What you need to do:
1. Answer each question from the account of the laboratory mistakes, one per line.
(a) What residue remained in the flasks after they were cleaned last Friday?
(b) At what wavelength should the absorbance have been read?
(c) Where did Dr J suggest leaving all but one of the flasks?
2. Carry on the account of the laboratory mistakes from its final sentence.

Excerpt provided:
Today I made a relatively inconsequential but annoying error.
I'd also made one last Friday as well.
In chronological order, last Friday when I cleaned out the flasks I didn't rinse them out sufficiently, meaning there was some residual Virkon (raspberry sherberty bleach stuff) in all 5. This stopped the bacteria from growing quite as well as they usually would (which is fortunate in one way; bleach that allowed or potentiated bacterial growth would be both useless and still not delicious). That was a bit of a bummer, and I read their optical density (OD) at 895nm to check that they weren't as numerous as I'd hoped. Dr J posited that we leave all but one of the flasks in the cold room, and if there were none in the solitary flask the next day we could re-inoculate. I left them for another three hours before reading their OD again; this time they definitely smelt of bacteria, and they were pretty cloudy and warm, but the OD was still pretty low. Subsequent investigation revealed I should have been reading the absorbance at 595nm, which makes a lot more sense. Turns out we have more than enough cells, so I inducted and slammed them back into the incubator overnight. It's a pretty simple mistake and I'm annoyed that it stopped me from doing more with today, but it's not one I'm going to repeat.

Material provided:

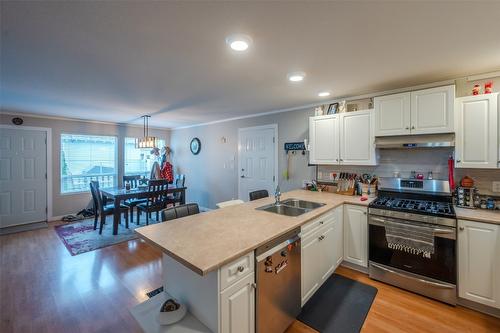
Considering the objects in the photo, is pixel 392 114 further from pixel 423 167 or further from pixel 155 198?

Answers by item:
1.
(a) Virkon.
(b) 595nm.
(c) In the cold room.

2.
Lookit my flasks! Clearly full of microscopic protein factories.
As a brief digression, I think it's time I talked about gloves.
The gloves I've been using are totally kick-ass. They're dry nitrile gloves (like the ones in the chemistry laboratories) rather than the awful loose powdery ones the 1st and 2nd year bioscience students get; but unlike the chemistry gloves these ones are purple. Purple, asides black and possibly neon green, is the best colour for gloves. Unfortunately, they are *dry* nitrile gloves, so if hands are wet (say from something as innocuous as a recent handwash), they're almost impossible to don. Here is a visual illustration of today's struggle:
Getting the glove onto the hand can be tricky, but once on it's usually just a matter of working through finger by finger.
Success! This took about a minute and a half. Now for the other hand!